'''

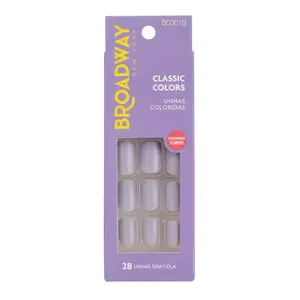 UNHAS COLORS KISS CLASSIC NAILS YOGURT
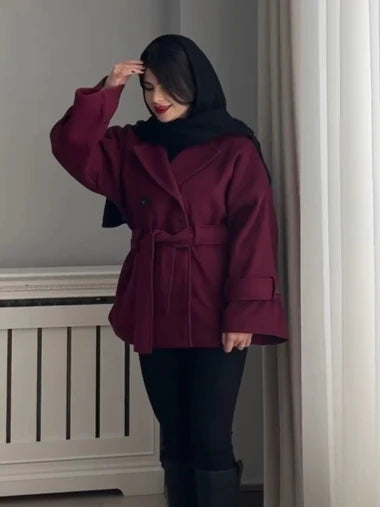 Ch # 506 Saimwear Winter Fleece Short Coat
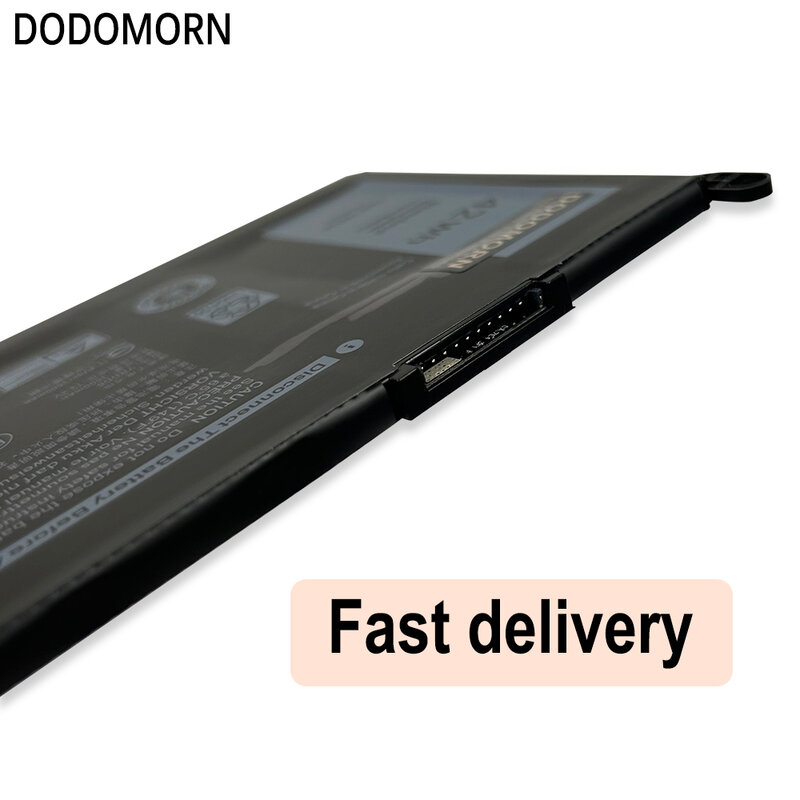 Аккумулятор DODOMORN YRDD6 для ноутбука Dell Vostro 3491, 3591, 3490, 3590, 3501, 5481, 5482, 5485, 5491, 5591, 5485, 5585, 5480, 11,4 в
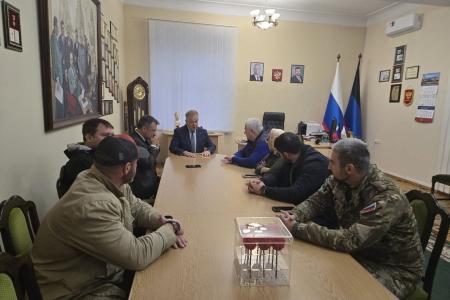 К.К.Тайсаев: Воссоединение – это не только праздник, но и ежедневная работа КПРФ в Донбассе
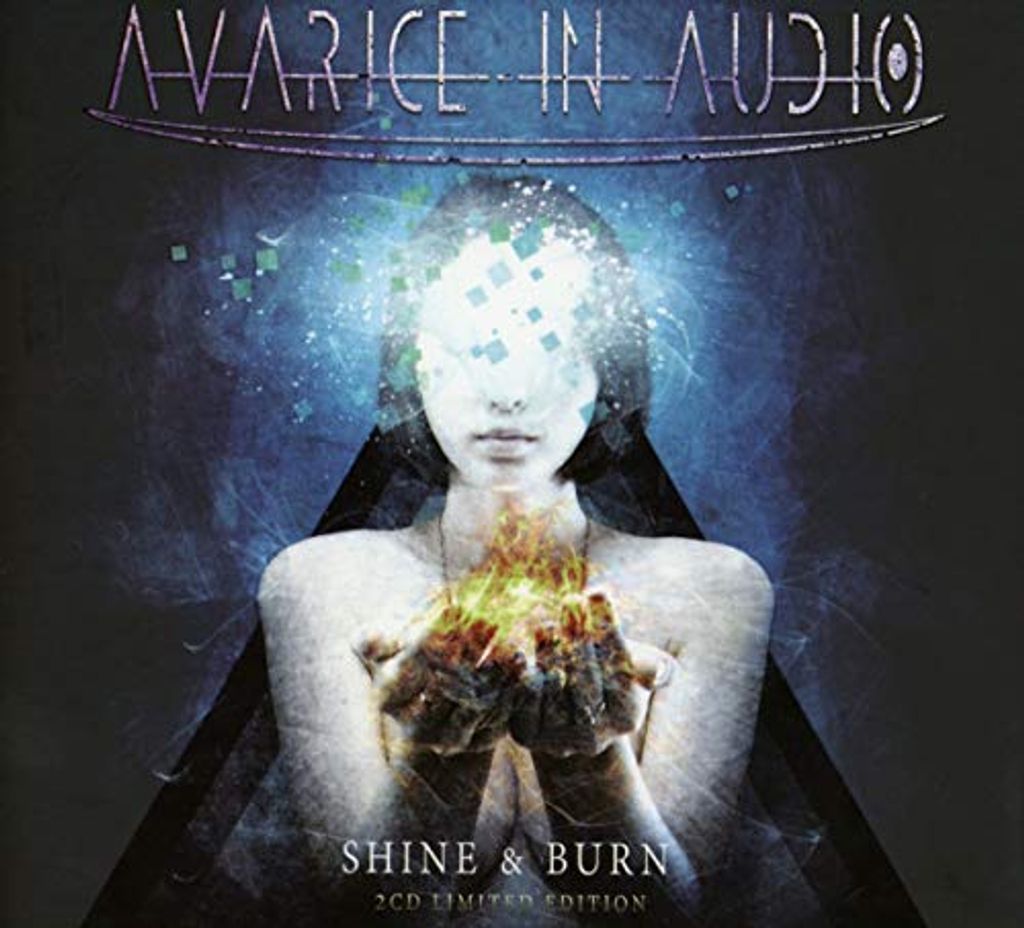 Avarice In Audio - Shine & Burn CD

'''

== Problem description ==
With the pictures left out, please output each line from the one containing "Ch # 506 Saimwear Winter Fleece Short Coat" through the end of the entries, exactly as it is.

== Result of this exercise ==
 Ch # 506 Saimwear Winter Fleece Short Coat
 Аккумулятор DODOMORN YRDD6 для ноутбука Dell Vostro 3491, 3591, 3490, 3590, 3501, 5481, 5482, 5485, 5491, 5591, 5485, 5585, 5480, 11,4 в
 К.К.Тайсаев: Воссоединение – это не только праздник, но и ежедневная работа КПРФ в Донбассе
 Avarice In Audio - Shine & Burn CD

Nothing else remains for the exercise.